The characters are OK, without ever being very memorable. There are a few moments when they behave oddly, but on the whole they are believable, if uninteresting. The two settings, Liverpool and Italy, are well drawn and evocative. I know Liverpool quite well and that part certainly rang true, and the Italian parts seemed convincing enough to me too. Mind you, is there really so much street crime in Italy? It seems no one can move without being mugged. I doubt the tourist board will be promoting this book.

The plot was quite creaky in places.
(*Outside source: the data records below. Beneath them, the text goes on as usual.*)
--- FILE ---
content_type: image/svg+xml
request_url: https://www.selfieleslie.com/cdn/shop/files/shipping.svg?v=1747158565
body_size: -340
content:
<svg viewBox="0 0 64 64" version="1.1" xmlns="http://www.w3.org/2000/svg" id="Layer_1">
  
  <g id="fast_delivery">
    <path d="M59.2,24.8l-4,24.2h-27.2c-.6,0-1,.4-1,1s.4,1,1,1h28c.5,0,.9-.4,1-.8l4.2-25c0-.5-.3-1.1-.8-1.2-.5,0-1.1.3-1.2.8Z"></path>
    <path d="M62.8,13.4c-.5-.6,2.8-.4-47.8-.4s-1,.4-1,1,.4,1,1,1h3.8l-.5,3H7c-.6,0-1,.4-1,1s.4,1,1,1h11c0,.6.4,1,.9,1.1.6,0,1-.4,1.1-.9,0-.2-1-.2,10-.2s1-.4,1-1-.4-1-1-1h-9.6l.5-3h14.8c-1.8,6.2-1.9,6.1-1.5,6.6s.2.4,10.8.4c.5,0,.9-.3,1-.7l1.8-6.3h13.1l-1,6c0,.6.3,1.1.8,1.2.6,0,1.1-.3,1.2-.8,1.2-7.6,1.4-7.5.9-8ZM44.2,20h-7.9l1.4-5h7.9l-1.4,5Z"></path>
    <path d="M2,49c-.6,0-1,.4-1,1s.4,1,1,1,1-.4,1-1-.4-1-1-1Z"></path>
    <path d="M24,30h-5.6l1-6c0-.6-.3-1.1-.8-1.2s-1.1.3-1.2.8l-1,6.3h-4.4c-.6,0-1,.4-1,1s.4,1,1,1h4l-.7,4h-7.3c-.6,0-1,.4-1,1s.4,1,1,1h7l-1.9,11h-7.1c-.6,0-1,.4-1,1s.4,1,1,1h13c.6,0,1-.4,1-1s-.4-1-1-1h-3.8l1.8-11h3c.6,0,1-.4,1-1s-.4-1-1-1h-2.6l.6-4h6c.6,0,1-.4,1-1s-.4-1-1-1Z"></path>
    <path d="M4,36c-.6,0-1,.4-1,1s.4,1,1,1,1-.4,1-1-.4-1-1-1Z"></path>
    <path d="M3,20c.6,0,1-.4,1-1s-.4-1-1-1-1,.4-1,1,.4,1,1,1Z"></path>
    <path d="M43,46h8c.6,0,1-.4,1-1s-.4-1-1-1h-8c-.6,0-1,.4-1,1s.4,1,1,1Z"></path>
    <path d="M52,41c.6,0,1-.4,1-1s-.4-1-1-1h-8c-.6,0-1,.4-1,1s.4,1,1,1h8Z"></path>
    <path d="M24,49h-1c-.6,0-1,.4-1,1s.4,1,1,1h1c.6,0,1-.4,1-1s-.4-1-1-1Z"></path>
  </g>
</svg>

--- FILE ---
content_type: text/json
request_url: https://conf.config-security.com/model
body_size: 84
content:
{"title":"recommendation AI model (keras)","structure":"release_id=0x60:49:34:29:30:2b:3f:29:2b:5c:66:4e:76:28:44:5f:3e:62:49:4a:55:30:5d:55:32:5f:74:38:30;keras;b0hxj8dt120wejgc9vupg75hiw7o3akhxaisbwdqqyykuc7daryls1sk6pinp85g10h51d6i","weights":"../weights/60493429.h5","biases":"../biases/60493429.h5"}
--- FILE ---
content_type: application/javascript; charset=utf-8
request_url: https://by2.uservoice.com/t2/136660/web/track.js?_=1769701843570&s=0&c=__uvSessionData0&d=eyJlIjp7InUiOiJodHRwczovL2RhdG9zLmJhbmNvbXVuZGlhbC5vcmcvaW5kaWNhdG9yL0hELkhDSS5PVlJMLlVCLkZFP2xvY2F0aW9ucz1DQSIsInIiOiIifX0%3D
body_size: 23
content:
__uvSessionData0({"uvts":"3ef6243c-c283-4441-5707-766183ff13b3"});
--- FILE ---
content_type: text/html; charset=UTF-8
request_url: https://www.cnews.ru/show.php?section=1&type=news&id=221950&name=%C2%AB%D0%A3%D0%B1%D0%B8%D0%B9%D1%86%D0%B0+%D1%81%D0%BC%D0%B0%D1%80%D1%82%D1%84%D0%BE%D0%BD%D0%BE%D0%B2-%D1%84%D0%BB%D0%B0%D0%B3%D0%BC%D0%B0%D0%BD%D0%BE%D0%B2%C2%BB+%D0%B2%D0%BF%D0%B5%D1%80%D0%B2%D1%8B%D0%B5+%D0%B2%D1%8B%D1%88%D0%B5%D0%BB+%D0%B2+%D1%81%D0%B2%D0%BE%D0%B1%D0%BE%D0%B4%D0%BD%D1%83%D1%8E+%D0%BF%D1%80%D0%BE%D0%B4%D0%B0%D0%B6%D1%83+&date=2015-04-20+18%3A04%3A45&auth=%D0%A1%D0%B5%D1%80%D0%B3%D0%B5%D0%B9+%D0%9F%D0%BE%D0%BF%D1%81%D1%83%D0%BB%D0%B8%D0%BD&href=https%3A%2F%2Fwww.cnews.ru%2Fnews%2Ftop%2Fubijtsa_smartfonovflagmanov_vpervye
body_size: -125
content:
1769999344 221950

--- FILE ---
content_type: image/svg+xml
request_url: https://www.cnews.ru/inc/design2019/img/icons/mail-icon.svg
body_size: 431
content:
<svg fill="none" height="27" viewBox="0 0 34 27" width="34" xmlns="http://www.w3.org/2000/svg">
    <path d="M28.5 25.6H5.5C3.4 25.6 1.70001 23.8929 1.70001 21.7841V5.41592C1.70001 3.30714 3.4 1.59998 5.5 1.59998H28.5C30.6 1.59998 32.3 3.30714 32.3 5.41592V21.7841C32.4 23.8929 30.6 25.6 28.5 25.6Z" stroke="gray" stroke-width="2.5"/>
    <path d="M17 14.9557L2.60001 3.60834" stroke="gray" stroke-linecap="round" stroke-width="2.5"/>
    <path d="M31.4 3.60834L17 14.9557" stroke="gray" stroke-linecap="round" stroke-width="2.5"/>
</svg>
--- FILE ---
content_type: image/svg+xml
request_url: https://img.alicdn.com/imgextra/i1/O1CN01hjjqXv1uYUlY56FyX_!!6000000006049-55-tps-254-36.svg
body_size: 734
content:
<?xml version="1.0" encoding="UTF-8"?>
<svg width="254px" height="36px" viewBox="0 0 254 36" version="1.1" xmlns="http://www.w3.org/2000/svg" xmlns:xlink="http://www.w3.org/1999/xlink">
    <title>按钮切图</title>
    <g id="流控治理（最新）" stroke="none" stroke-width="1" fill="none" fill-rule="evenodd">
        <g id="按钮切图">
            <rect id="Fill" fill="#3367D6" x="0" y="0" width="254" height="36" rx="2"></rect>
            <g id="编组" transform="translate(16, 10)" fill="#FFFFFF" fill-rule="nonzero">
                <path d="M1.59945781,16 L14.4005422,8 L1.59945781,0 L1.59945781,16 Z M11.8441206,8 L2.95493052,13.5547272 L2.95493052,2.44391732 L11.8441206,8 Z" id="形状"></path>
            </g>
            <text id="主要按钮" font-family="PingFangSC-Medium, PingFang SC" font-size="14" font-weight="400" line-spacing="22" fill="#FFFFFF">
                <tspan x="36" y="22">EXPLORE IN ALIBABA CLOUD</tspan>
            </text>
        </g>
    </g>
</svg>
When Allie goes to Italy to seek out her father and is instantly accepted by the current generation at the villa where her mother worked, you can almost hear the author's thoughts: hmm, that was too easy, need some conflict there, and perhaps dreaming up the whole business of the withered arm to generate tension. And since the plot needs Allie to meet up with the policeman involved in the case from her mother's time, suddenly she is mugged (of course), hauled off to the police station and sent off for the night to a retired colleague now running a tourist operation. Oh look, it's Enzo. Well gosh, never saw that one coming.

The ending seemed a bit flat to me. The 'mystery' of what happened to Mimmo is resolved by Allie saying: well, I think it must have happened like this. Not that it was a big surprise, of course, I expect everyone worked it out several chapters before, but still, a bit more drama might have helped. And the astonishing reveal about Allie's father - well, huge surprise (not). And then we drift into an epilogue which summarises what happened to everyone, by way of some slightly forced business with old friends. All rather contrived. I don't know anything about the author, but the whole book has the feel of a formula, a sort of 'writing by numbers' effort, with just the right amount of tension here and partial reveal there and a carefully balanced mix of characters.

I don't mean this to sound too harsh. It's a professional piece of work, with no glaring problems, and some parts were excellent - the little descriptive flourishes, for instance, and the two older women, Liddy and Helena, who were the nearest this to fully rounded characters. Jake's story was also well done, cleverly revealed in tiny doses along the way, although, again, some contrivance was needed to get the final stage into the open. It's a perfectly readable book, although I have to confess that I never got totally absorbed in it, finding it all to easy to set aside. Basically, I never cared much about any of the characters, I never got invested in the story and it was almost a relief to get it finished. So that makes it three stars, a competent effort that would pass muster for light holiday reading, especially if you were going to Italy. Or Liverpool, maybe.